Easy Santa Fe Chicken Corn Chowder

iVillage Member
Registered: 10-31-1999
Easy Santa Fe Chicken Corn Chowder
Fri, 12-07-2012 - 8:51am

Easy Santa Fe Chicken Corn Chowder

This creamy soup is simple to prepare. The Santa Fe cooking cream adds great flavor and texture while the corn and potatoes add some heartiness.  Servings: 6

1-1/2 lb potatoes, cut into 1/2" dice
4 cups chicken broth
11 oz can Mexicorn, drained
4-1/2 oz can chopped green chili peppers, undrained
10 oz Santa Fe Blend Cooking Cream (pictured below)
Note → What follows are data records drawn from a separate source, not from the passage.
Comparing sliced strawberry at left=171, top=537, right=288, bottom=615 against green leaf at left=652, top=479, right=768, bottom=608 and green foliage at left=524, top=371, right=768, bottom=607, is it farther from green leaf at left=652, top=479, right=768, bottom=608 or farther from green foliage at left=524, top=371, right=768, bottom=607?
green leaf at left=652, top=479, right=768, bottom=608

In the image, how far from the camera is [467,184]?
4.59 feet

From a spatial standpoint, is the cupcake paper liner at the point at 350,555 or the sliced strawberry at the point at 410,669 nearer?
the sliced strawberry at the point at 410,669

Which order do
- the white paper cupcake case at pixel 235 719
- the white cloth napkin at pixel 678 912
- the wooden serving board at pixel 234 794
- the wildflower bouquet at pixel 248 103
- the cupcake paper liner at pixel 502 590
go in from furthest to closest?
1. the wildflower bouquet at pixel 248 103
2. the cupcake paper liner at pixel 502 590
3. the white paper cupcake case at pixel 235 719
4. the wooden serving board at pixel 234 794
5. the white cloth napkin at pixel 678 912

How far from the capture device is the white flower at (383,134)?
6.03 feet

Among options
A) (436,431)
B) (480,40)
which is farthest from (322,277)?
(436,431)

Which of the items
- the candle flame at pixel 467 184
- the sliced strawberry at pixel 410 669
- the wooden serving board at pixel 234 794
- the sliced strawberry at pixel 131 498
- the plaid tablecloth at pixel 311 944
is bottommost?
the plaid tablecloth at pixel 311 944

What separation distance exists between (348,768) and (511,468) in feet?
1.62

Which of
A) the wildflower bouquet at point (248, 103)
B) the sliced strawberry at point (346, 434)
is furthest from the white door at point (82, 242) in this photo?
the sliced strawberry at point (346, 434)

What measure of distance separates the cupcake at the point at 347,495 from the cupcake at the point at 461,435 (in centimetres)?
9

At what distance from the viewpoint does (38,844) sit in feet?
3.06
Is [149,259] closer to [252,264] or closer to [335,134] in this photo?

2 cups diced cooked chicken
1 cup shredded colby jack Cheese
5 scallions, sliced

In a large Dutch oven or saucepan, boil potatoes in chicken broth, covered, until fork tender.  Lower heat to medium.  Mash gently into smaller pieces.  Add Mexicorn, green chili peppers, and cooking cream.  Mix well until cream is completely blended.  Stir in chicken, bring to a boil, then simmer 5 minutes.   Remove from heat and stir in cheese. Garnish each with sliced scallions.